--- Task statement ---
Copy out every line of the records in which "LASH" can be found.

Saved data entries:

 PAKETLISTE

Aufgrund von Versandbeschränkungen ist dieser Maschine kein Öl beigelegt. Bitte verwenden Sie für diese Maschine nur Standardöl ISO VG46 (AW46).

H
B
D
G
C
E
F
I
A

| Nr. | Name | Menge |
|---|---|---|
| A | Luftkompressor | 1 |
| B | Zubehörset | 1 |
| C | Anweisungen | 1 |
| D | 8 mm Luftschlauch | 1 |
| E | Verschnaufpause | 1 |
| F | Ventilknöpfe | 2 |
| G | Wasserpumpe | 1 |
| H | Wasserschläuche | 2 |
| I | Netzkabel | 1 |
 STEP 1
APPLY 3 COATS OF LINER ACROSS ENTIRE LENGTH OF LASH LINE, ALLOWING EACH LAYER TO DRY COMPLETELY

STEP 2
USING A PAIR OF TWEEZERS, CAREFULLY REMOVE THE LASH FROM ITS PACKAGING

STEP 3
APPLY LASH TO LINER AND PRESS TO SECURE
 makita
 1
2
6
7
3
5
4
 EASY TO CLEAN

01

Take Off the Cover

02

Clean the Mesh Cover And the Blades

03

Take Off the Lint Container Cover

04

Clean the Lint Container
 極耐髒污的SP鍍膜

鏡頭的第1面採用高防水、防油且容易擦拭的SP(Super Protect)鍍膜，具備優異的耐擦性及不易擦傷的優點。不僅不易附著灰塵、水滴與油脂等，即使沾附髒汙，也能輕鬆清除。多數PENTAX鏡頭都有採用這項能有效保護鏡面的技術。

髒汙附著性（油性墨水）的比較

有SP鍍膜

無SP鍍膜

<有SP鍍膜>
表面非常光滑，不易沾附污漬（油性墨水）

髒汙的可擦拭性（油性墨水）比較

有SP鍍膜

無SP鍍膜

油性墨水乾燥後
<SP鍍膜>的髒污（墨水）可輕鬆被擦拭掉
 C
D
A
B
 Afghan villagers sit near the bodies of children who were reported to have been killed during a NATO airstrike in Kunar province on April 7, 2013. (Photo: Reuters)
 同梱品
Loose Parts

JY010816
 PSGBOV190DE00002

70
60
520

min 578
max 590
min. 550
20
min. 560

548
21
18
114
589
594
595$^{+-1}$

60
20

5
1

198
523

--- Written answer ---
APPLY 3 COATS OF LINER ACROSS ENTIRE LENGTH OF LASH LINE, ALLOWING EACH LAYER TO DRY COMPLETELY
USING A PAIR OF TWEEZERS, CAREFULLY REMOVE THE LASH FROM ITS PACKAGING
APPLY LASH TO LINER AND PRESS TO SECURE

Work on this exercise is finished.